BEGIN Excerpt provided

Sadly, Gray had a history of family depression – his mother killed herself at 52 – and he ruminated frequently about suicide in his work. His depression deepened following a ghastly, disfiguring car accident in 2001 in Ireland, and then there was the horror of the World Trade Center attack. “Real life has always let me down,” he once said. “That’s why I do the monologues. I have always said I would rather tell a life than live a life. But I have to live a life in order to tell one.” He finished living that life in January 2004, at age 62, when he vanished; in March his body was pulled out of the East River. It is believed he jumped off the side of the Staten Island Ferry.
The Dog
John Williams is an architect from Cleveland, and has always been an ardent fan of Spalding Gray’s performances. “I was just struck by everything: his writing, his delivery, his presence,” he said in an interview.
Mr. Williams also happened to be a fan of Weimaraners, a dog breed which, let’s face it, looks like it was designed by an architect – all angles and sleekness and graceful lines. When he and his then-wife Marcie Goodman, the executive director of the Cleveland International Film Festival, got their first Weimaraner in the early ’90s, they took one look at that magnificent gray coat and named him Spalding Gray. “He was our fur child,” Mr. Williams said. “He had the best nature and soul I’ve ever experienced in a dog.”
The canine Spalding Gray was also a local celebrity even in the years before Instagram. Ms. Goodman always worked Spalding and eventually his brother, Jackson (Brown – do you sense a theme?) into her film festival guides. Mr. Williams listed Spalding (and eventually his other Weimaraners) as staff members on his company website. Because the dogs hung out in Mr. Williams’s office all day, a number of clients would point to them and say, ‘Can you paint my wall that color?” “It was a surprisingly frequent request,” Mr. Williams adds.

END Excerpt provided

Written instruction A – Can you transcribe the entries word for word, starting with the line that contains "When observed in" and going on through the line that contains "41.4 metres"?
The entries that come next have no connection to the Spalding Gray passage.

BEGIN Entries supplied

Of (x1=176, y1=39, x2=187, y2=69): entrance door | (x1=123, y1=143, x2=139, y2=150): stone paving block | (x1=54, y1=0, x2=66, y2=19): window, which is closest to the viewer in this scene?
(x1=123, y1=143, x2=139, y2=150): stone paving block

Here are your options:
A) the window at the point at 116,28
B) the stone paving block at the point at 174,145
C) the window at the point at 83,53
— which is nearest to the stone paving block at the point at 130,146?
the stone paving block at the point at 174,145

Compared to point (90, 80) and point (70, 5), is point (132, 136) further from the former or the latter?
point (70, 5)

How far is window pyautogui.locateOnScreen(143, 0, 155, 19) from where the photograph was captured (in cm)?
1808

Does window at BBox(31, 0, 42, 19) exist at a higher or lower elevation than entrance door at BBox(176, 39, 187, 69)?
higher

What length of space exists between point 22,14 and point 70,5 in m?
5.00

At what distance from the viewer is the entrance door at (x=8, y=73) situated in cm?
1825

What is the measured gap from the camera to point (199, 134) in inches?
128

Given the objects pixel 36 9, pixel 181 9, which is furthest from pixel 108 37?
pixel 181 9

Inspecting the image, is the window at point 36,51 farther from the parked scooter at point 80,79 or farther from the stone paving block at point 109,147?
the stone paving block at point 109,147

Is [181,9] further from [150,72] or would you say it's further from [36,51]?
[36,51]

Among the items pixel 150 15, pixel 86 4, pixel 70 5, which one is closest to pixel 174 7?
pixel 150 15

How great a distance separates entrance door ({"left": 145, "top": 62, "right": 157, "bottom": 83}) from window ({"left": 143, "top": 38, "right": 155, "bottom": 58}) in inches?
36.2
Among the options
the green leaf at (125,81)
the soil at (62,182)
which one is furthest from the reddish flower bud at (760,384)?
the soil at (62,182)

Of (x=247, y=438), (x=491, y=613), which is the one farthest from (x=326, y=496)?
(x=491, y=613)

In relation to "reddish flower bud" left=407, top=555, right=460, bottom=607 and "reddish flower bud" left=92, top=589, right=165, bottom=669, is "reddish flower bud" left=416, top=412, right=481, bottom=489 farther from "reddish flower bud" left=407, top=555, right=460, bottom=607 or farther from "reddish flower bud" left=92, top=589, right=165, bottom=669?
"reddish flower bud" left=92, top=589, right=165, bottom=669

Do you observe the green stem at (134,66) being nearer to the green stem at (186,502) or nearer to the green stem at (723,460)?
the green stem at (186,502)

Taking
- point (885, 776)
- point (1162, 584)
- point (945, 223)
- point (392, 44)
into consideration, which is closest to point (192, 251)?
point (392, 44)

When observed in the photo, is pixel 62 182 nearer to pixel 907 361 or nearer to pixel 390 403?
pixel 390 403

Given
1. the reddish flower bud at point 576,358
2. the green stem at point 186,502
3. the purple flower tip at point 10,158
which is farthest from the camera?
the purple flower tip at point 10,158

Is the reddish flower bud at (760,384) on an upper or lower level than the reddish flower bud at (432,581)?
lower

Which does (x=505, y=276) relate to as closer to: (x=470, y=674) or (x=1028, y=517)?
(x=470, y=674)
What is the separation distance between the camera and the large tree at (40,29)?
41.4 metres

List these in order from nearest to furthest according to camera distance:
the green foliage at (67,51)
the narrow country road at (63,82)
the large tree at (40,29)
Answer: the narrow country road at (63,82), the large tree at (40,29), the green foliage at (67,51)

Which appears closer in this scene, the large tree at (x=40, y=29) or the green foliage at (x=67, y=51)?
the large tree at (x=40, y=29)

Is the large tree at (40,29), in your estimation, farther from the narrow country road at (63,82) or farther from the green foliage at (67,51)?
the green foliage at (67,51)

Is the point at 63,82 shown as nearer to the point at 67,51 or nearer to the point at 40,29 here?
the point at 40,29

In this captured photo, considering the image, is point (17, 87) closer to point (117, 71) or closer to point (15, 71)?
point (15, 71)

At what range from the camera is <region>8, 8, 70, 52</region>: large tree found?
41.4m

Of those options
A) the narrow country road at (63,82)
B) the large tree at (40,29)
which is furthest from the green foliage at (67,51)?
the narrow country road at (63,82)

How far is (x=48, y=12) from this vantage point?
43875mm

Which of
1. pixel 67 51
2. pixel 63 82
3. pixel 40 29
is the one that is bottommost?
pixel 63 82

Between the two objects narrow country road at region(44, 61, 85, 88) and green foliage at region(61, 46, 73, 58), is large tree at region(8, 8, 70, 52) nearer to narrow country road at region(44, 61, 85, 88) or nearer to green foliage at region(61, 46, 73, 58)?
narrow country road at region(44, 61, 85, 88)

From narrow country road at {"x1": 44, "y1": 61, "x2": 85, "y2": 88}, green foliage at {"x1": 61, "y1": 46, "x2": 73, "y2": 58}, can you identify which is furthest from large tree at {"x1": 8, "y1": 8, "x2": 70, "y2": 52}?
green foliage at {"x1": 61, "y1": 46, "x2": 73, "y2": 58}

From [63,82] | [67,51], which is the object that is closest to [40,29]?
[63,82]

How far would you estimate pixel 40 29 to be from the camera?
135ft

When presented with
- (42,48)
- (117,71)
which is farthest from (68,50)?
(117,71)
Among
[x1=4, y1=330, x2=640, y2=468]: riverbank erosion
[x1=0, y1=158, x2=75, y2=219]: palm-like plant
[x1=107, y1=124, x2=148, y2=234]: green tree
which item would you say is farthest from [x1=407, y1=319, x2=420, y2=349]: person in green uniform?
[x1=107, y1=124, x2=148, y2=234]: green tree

END Entries supplied

Written instruction B – Can you update the Spalding Gray passage starting with "Sadly, Gray had" and going on through "in an interview.", so that "Staten Island Ferry" becomes "Brooklyn Bridge"?

Answer A –
When observed in the photo, is pixel 62 182 nearer to pixel 907 361 or nearer to pixel 390 403?
pixel 390 403

Given
1. the reddish flower bud at point 576,358
2. the green stem at point 186,502
3. the purple flower tip at point 10,158
which is farthest from the camera?
the purple flower tip at point 10,158

Is the reddish flower bud at (760,384) on an upper or lower level than the reddish flower bud at (432,581)?
lower

Which does (x=505, y=276) relate to as closer to: (x=470, y=674) or (x=1028, y=517)?
(x=470, y=674)
What is the separation distance between the camera and the large tree at (40,29)?
41.4 metres

Answer B –
Sadly, Gray had a history of family depression – his mother killed herself at 52 – and he ruminated frequently about suicide in his work. His depression deepened following a ghastly, disfiguring car accident in 2001 in Ireland, and then there was the horror of the World Trade Center attack. “Real life has always let me down,” he once said. “That’s why I do the monologues. I have always said I would rather tell a life than live a life. But I have to live a life in order to tell one.” He finished living that life in January 2004, at age 62, when he vanished; in March his body was pulled out of the East River. It is believed he jumped off the side of the Brooklyn Bridge.
The Dog
John Williams is an architect from Cleveland, and has always been an ardent fan of Spalding Gray’s performances. “I was just struck by everything: his writing, his delivery, his presence,” he said in an interview.